Dunbar appealed on the basis there was no triable issue as required under the Insolvency Rules 1986. An indefinite postponement as alleged by Butler could not amount to a promissory estoppel as the very words indicated a temporary and uncertain duration.

The High Court held that even if there had been a representation as to indefinitely postponing enforcement action, it was only intended to apply while Butler continued to work on behalf of the companies. It was no more than a temporary indulgence or concession, was equivocal and did not affect existing legal relations. It could not mean that Butler could unilaterally prevent the taking of enforcement action by continuing to work for the companies, even if Dunbar made it clear that such work was not required. Once Butler had ceased work, which he had, or a reasonable period of notice of termination of the concession had expired, any continuing reliance on any representation ceased and any period of suspension came to an end. There was no estoppel that precluded the lender from enforcing thereafter.

The court found that the alleged representation was not capable of giving rise to an estoppel. There was no genuine triable issue and the decision to set aside the statutory demand was reversed.

Things to consider

Any postponement of rights to enforce the guarantee applied only for so long as the duration of the arrangement and when that ended, whether by notice or otherwise, the rights were available to Dunbar. There had been nothing unconscionable in Dunbar seeking to enforce its security.

Court takes dim view of exaggerated claim

The court has severely punished a claimant in costs for wholly exaggerating his claim.

In Worthington v 03918424 Ltd, the claimant claimed approximately £500,000 for injuries sustained. The defendant accepted liability but had concerns with regards to causation and so arranged for some surveillance of the claimant. Following that, in May 2014, the defendant made an offer of £40,000 under Part 36 of the Civil Procedure Rules (CPR). Following a review of the surveillance evidence, the experts found they could no longer support the claimant's claim. The surveillance evidence and the revised experts' reports were served on the claimant who then accepted the Part 36 offer out of time i.e. after the end of the relevant period.

Under the terms of Part 36 (10)(5) in force at the time of acceptance, where an offer is accepted after the end of the relevant period, if the parties cannot agree the liability for costs, the court will make an order as to costs. The usual order in such a case is that the claimant will receive its costs on a standard basis until the end of the relevant period and the offeree (the claimant in this case) is responsible for the offeror's costs (the defendant here) from that date until the date of acceptance, unless the court orders otherwise.

Here, the court did order otherwise. The court had to have regard to all the relevant factors, including under the general costs provisions of CPR 44, which included the issue of exaggeration.
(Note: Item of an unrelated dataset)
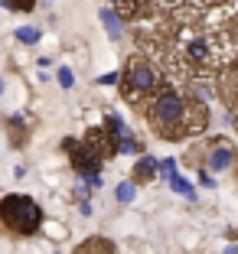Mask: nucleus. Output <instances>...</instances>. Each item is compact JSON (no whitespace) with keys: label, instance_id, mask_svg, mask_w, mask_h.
<instances>
[{"label":"nucleus","instance_id":"nucleus-1","mask_svg":"<svg viewBox=\"0 0 238 254\" xmlns=\"http://www.w3.org/2000/svg\"><path fill=\"white\" fill-rule=\"evenodd\" d=\"M144 118H147L150 130L157 137H163V140H183L189 134H199L202 127H206L209 114H206V105L196 101L193 91H186L183 85L166 78L163 88L144 105Z\"/></svg>","mask_w":238,"mask_h":254},{"label":"nucleus","instance_id":"nucleus-2","mask_svg":"<svg viewBox=\"0 0 238 254\" xmlns=\"http://www.w3.org/2000/svg\"><path fill=\"white\" fill-rule=\"evenodd\" d=\"M163 82H166L163 68L157 65L147 53H134L124 62V72H121V95L127 98V105L144 111V105L163 88Z\"/></svg>","mask_w":238,"mask_h":254},{"label":"nucleus","instance_id":"nucleus-3","mask_svg":"<svg viewBox=\"0 0 238 254\" xmlns=\"http://www.w3.org/2000/svg\"><path fill=\"white\" fill-rule=\"evenodd\" d=\"M0 222L7 225L13 235L30 238V235L39 232V225H43V209H39L30 195H3L0 199Z\"/></svg>","mask_w":238,"mask_h":254},{"label":"nucleus","instance_id":"nucleus-4","mask_svg":"<svg viewBox=\"0 0 238 254\" xmlns=\"http://www.w3.org/2000/svg\"><path fill=\"white\" fill-rule=\"evenodd\" d=\"M199 20L222 39V46L229 49L232 59H238V0H219L216 7H209Z\"/></svg>","mask_w":238,"mask_h":254},{"label":"nucleus","instance_id":"nucleus-5","mask_svg":"<svg viewBox=\"0 0 238 254\" xmlns=\"http://www.w3.org/2000/svg\"><path fill=\"white\" fill-rule=\"evenodd\" d=\"M157 170H160V163H157L154 157H144V160H137V166H134V180L137 183H150L157 176Z\"/></svg>","mask_w":238,"mask_h":254},{"label":"nucleus","instance_id":"nucleus-6","mask_svg":"<svg viewBox=\"0 0 238 254\" xmlns=\"http://www.w3.org/2000/svg\"><path fill=\"white\" fill-rule=\"evenodd\" d=\"M232 160H235V150L222 143V147L212 150V157H209V166H212V170H225V166H229Z\"/></svg>","mask_w":238,"mask_h":254},{"label":"nucleus","instance_id":"nucleus-7","mask_svg":"<svg viewBox=\"0 0 238 254\" xmlns=\"http://www.w3.org/2000/svg\"><path fill=\"white\" fill-rule=\"evenodd\" d=\"M75 254H111V245L104 238H88L82 248H75Z\"/></svg>","mask_w":238,"mask_h":254},{"label":"nucleus","instance_id":"nucleus-8","mask_svg":"<svg viewBox=\"0 0 238 254\" xmlns=\"http://www.w3.org/2000/svg\"><path fill=\"white\" fill-rule=\"evenodd\" d=\"M101 20H104V26H108V33L118 39V36H121V30H124V26H121V16L114 13L111 7H104V10H101Z\"/></svg>","mask_w":238,"mask_h":254},{"label":"nucleus","instance_id":"nucleus-9","mask_svg":"<svg viewBox=\"0 0 238 254\" xmlns=\"http://www.w3.org/2000/svg\"><path fill=\"white\" fill-rule=\"evenodd\" d=\"M16 39L26 43V46H36L39 43V30L36 26H20V30H16Z\"/></svg>","mask_w":238,"mask_h":254},{"label":"nucleus","instance_id":"nucleus-10","mask_svg":"<svg viewBox=\"0 0 238 254\" xmlns=\"http://www.w3.org/2000/svg\"><path fill=\"white\" fill-rule=\"evenodd\" d=\"M134 199V183H121L118 186V202H131Z\"/></svg>","mask_w":238,"mask_h":254},{"label":"nucleus","instance_id":"nucleus-11","mask_svg":"<svg viewBox=\"0 0 238 254\" xmlns=\"http://www.w3.org/2000/svg\"><path fill=\"white\" fill-rule=\"evenodd\" d=\"M59 85H62V88H72V85H75L72 68H59Z\"/></svg>","mask_w":238,"mask_h":254},{"label":"nucleus","instance_id":"nucleus-12","mask_svg":"<svg viewBox=\"0 0 238 254\" xmlns=\"http://www.w3.org/2000/svg\"><path fill=\"white\" fill-rule=\"evenodd\" d=\"M10 10H33V0H3Z\"/></svg>","mask_w":238,"mask_h":254},{"label":"nucleus","instance_id":"nucleus-13","mask_svg":"<svg viewBox=\"0 0 238 254\" xmlns=\"http://www.w3.org/2000/svg\"><path fill=\"white\" fill-rule=\"evenodd\" d=\"M232 105H235V111H238V95H235V98H232Z\"/></svg>","mask_w":238,"mask_h":254}]
</instances>
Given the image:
By accepting the sum of £40,000 in relation to a claim of £500,000, the court drew the inference that the claimant accepted his claim was extremely exaggerated and this was enough for the court to make a different costs order. The court considered that if the claim had not been exaggerated, it would probably have been resolved by the end of June 2012.

The court ordered that the claimant was entitled to his costs on the standard basis up until that time but should pay the defendant's costs thereafter which should be assessed on the indemnity basis due to the clear exaggeration of the claim. All of the surveillance costs were to be paid by the claimant.

Things to consider

Not having accepted the offer within the relevant period, the claimant had put himself at risk of an argument on costs. The court made it clear that the award of costs against the claimant was to show that exaggeration of claims would not be tolerated by the courts.

Although this was a personal injury case, the underlying principle also applies to commercial claims the value of which have been wholly exaggerated throughout, and not merely overstated at an early stage of the proceedings, and which, as a result, prove impossible to settle at an early stage.